Todos sabemos das crescentes demandas de financiamento à indústria, infraestrutura, educação, ciência, tecnologia e inovação. Todos parecemos saber da urgência de reduzir juros, balancear o câmbio, reduzir o peso da dívida e dos superávits primários, e buscar novas fontes de investimentos de longo prazo. No entanto, nem todos parecemos saber da extrema concentração e centralização da nossa economia por corporações transnacionais e nacionais, que constituem um sério problema para qualquer projeto de desenvolvimento, para o prática de preços civilizados e para a competitividade da indústria nacional. É impressionante o silêncio a respeito, mesmo da esquerda e de pessoas que se dizem de formação marxista.

Além disso, nem todos parecemos saber das prioridades que um projeto articulado de industrialização, incluída aí a recuperação e ampliação da infra-estrutura energética, de transportes, saneamento e comunicação, deve comportar. Há evidências de que damos pouca atenção ao debate sobre essas prioridades, que deveriam ainda incluir o papel das indústrias básicas, como siderurgia, química, metal-mecânica e eletromecânica, e das indústrias de alta tecnologia, como química fina, eletrônica, biotecnologia, aeronáutica, nanotecnologia e novos materiais.

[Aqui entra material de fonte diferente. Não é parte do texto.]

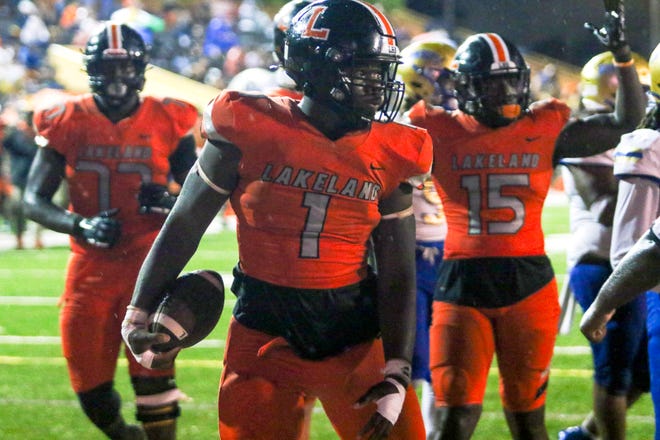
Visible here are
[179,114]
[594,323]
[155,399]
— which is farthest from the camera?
[179,114]

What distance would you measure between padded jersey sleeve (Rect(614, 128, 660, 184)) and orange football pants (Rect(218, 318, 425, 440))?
44.7 inches

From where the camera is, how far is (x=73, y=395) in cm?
722

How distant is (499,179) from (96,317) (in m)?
1.80

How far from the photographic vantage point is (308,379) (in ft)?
11.1

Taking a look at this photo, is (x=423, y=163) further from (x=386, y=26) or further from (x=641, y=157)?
(x=641, y=157)

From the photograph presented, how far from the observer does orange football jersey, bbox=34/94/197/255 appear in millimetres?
5387

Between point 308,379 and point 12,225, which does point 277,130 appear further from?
point 12,225

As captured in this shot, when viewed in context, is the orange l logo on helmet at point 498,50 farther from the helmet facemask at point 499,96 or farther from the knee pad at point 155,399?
the knee pad at point 155,399

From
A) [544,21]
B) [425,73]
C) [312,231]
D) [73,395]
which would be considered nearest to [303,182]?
[312,231]

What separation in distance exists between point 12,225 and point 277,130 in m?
13.2

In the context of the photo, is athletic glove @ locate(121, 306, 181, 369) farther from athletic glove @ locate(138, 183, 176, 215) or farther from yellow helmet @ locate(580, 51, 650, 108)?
yellow helmet @ locate(580, 51, 650, 108)

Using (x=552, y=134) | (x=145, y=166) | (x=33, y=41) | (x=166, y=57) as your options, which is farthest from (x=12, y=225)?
(x=552, y=134)

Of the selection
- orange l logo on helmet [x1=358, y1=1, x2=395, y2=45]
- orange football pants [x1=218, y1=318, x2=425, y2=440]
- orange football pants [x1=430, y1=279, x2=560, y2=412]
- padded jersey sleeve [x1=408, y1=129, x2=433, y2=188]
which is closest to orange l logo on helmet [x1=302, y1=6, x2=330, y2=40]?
orange l logo on helmet [x1=358, y1=1, x2=395, y2=45]

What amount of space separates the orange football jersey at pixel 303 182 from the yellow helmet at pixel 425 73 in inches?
104
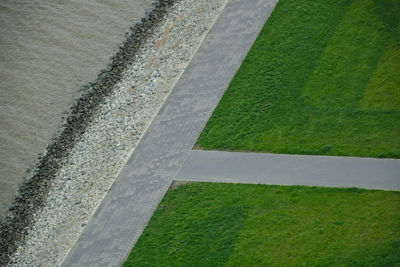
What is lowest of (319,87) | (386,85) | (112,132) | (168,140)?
(386,85)

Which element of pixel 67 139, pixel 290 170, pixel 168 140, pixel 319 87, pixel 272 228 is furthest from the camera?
pixel 67 139

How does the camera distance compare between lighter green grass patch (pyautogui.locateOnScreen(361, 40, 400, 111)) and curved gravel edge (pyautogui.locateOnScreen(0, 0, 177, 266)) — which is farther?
lighter green grass patch (pyautogui.locateOnScreen(361, 40, 400, 111))

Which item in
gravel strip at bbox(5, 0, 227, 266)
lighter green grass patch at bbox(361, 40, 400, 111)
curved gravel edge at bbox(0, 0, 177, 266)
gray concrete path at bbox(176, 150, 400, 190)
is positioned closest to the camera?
gray concrete path at bbox(176, 150, 400, 190)

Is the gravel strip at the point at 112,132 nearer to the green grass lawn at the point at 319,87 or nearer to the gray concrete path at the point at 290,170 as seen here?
the green grass lawn at the point at 319,87

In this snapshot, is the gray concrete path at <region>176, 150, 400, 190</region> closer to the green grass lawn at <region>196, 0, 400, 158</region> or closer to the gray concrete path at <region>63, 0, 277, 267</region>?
the green grass lawn at <region>196, 0, 400, 158</region>

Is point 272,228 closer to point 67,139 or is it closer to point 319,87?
point 319,87

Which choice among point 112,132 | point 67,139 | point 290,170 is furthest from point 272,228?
point 67,139

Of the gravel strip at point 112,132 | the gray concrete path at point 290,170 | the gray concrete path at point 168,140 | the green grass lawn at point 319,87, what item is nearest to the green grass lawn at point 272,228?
the gray concrete path at point 290,170

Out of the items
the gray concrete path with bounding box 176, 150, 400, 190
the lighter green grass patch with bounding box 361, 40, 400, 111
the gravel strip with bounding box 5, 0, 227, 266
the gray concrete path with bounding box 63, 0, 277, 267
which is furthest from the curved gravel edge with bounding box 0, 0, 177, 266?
the lighter green grass patch with bounding box 361, 40, 400, 111
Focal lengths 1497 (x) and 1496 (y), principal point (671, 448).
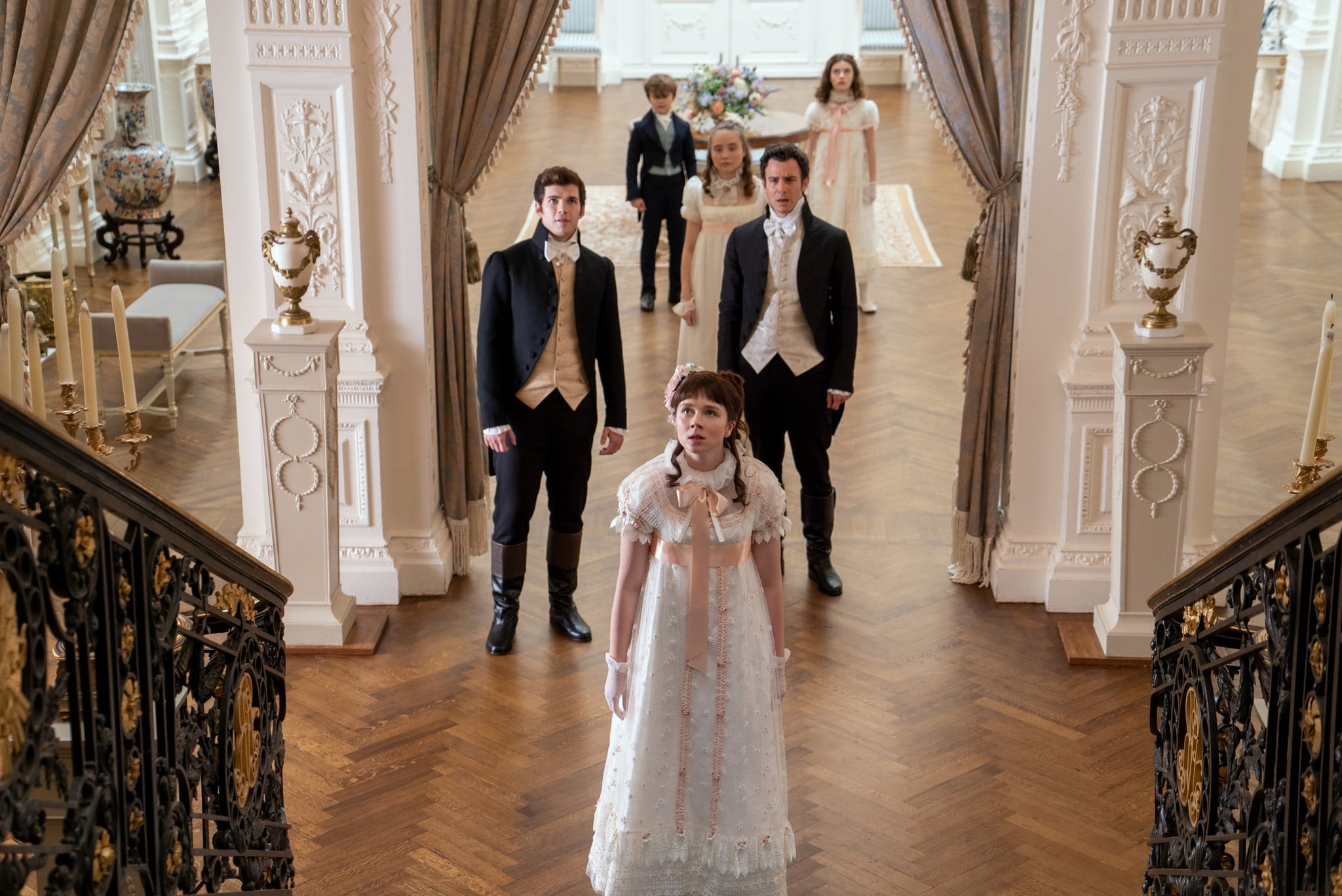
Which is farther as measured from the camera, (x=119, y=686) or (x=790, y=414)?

E que parecemos não nos importar que os investimentos continuem no patamar genérico de 20% ou 22% do PIB, e que as rodovias estejam recebendo mais recursos do que as ferrovias e o sistema portuário. Nem que “nossas indústrias” multinacionais, como a automobilística e a químico-farmacêutica, tenham aumentado o volume de sua produção, em boa parte com base nas importações de suas plantas em outros países.  Ou, ainda, que não tenhamos um programa efetivo que distinga os projetos de investimentos realmente importantes para o adensamento das cadeias produtivas, daqueles projetos que deveriam ser restringidos, por já haver ocupação extra da capacidade produtiva, ou que deveriam ser proibidos, por serem altamente poluentes ou danosos à população e à natureza.

Nesse sentido, o sistema financeiro desempenha papel estratégico em todo o processo de desenvolvimento e as medidas adotadas pelo governo estão no rumo correto, para forçar o rebaixamento dos juros e aumentar a concorrência no setor. No entanto, os instrumentos estatais com que conta o governo têm limites em sua capacidade de competir com um setor que também é extremamente oligopolizado. Se o governo não buscar, com certa urgência, outros instrumentos, estatais e privados, que fragmentem o setor bancário e financeiro e implantem um sistema de verdadeira concorrência, corre o risco de perder a queda de braços em curso, mesmo a médio prazo.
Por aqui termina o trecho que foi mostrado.